2.4. BSA-Seq Analysis
We randomly selected thirty purple-leaf and thirty green-leaf plants from 805 F2 individuals to construct extreme pools (P-bulk and G-bulk). Sequencing data were processed by removing adapter-contaminated and low-quality paired-end reads. Using GATK3.3 software, clean reads from two pools were compared to the reference genome of Chinese cabbage (https://plants.ensembl.org/Brassica_rapa_ro18/Info/Cultivars, accessed on 18 July 2023). SNPs were developed using SAMtools (v1.17). These SNPs were used to calculate the SNP-index for both pools (G-bulk and P-bulk). The Δ (SNP-index) was derived as Δ (SNP-index) = SNP-index (P-bulk) − SNP-index (G-bulk). SNP-index = 0.5 indicates equal allele contributions from both parents, suggesting the absence of the candidate gene at that locus. Δ (SNP-index) > 0 signifies genomic regions harboring candidate genes [16].

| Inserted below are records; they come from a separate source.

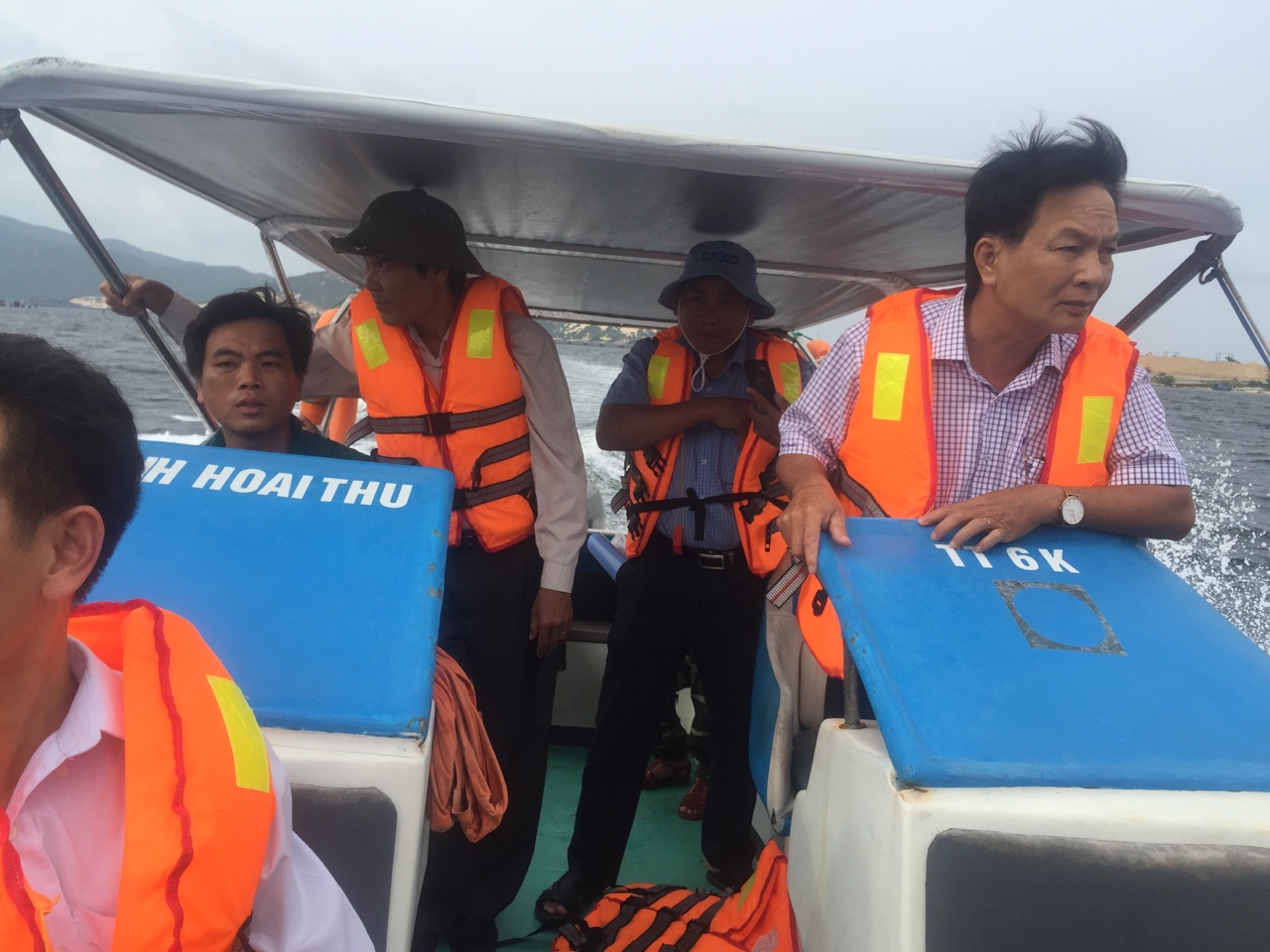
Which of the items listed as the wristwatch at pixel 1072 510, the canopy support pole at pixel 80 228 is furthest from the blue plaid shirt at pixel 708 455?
the canopy support pole at pixel 80 228

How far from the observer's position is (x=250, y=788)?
88cm

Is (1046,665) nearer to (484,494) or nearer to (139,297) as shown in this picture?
(484,494)

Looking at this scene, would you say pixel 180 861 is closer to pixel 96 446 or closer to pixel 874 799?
pixel 96 446

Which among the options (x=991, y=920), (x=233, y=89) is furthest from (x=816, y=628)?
(x=233, y=89)

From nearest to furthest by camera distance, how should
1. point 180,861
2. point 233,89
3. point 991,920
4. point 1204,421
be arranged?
point 180,861 < point 991,920 < point 233,89 < point 1204,421

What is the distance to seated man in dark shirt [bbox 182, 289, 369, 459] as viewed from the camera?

2.5. Mapping the Gene of Controlling Purple-Leaf Trait
Based on the preliminary candidate region identified by BSA-Seq, primers were designed for SNP loci within the interval using the penta-primer amplification refractory mutation system (PARMS). The PARMS master mixture was purchased from Wuhan Gentides Biotech Co., Ltd., Wuhan, China. The PCR-based PARMS assay was performed as follows: 10 μL PCR reaction system (2 × PARMS main mixture 5 μL, allele-specific 1 at 10 μM concentration 0.15 μL, allelic primer 2 at 10 μM concentration 0.15 μL, universal primer at 10 μM concentration 0.4 μL, 50 ng DNA template 1 μL and 3.3 μL ddH2O); Drop PCR (denaturation: 94 °C for 20 s, annealing: 65 °C to 57 °C (0.8 °C per cycle) for 1 min, 10 cycles; 94 °C for 20 s, 57 °C for 1 min, 30 cycles). Fluorescence signals were detected using a TECAN Infinite M1000 microplate reader and analyzed with the online tool Snpdecoder (http://www.snpway.com/snpdecoder, accessed on 9 September 2021) to generate genotype plots. A: Homozygous for the ‘PQC’ allele. B: Homozygous for the ‘HYYTC’ allele. H: Heterozygous. Polymorphic SNP markers were screened in the parental lines (‘PQC’ and ‘HYYTC’), F1 and F2 plants. Recombinants in the F2 population were identified by combining phenotypic data with genotyping results. Newly developed SNP markers were used to further genotype recombinants (primer sequences are listed in Supplementary Table S1). The candidate region from fine mapping was analyzed using the Chinese cabbage reference genome. Genes within the interval were annotated, and candidate genes were predicted based on functional annotations.
3. Results and Analysis
3.1. Genetic Inheritance of the Purple-Leaf Trait
Leaf color observations across six generations revealed the following: P1 (‘PQC’) exhibited deep purple leaves, P2 (‘HYYTC’) displayed green leaves, and F1 hybrids showed light purple leaves, intermediate between the parental lines (Figure 1). Segregation analysis in the F2 population (5472 plants) identified 3998 purple-leaf and 1474 green-leaf plants, fitting a 3:1 ratio (χ2 = 1.81, p = 0.577). In the BC1P2 population (705 plants), 373 purple-leaf and 332 green-leaf plants followed a 1:1 ratio (χ2 = 1.61, p = 0.232). All individuals in the BC1P1 population (86 plants) were purple leaf (Table 1). The results showed that the purple-leaf trait was a quality trait controlled by a single dominant gene.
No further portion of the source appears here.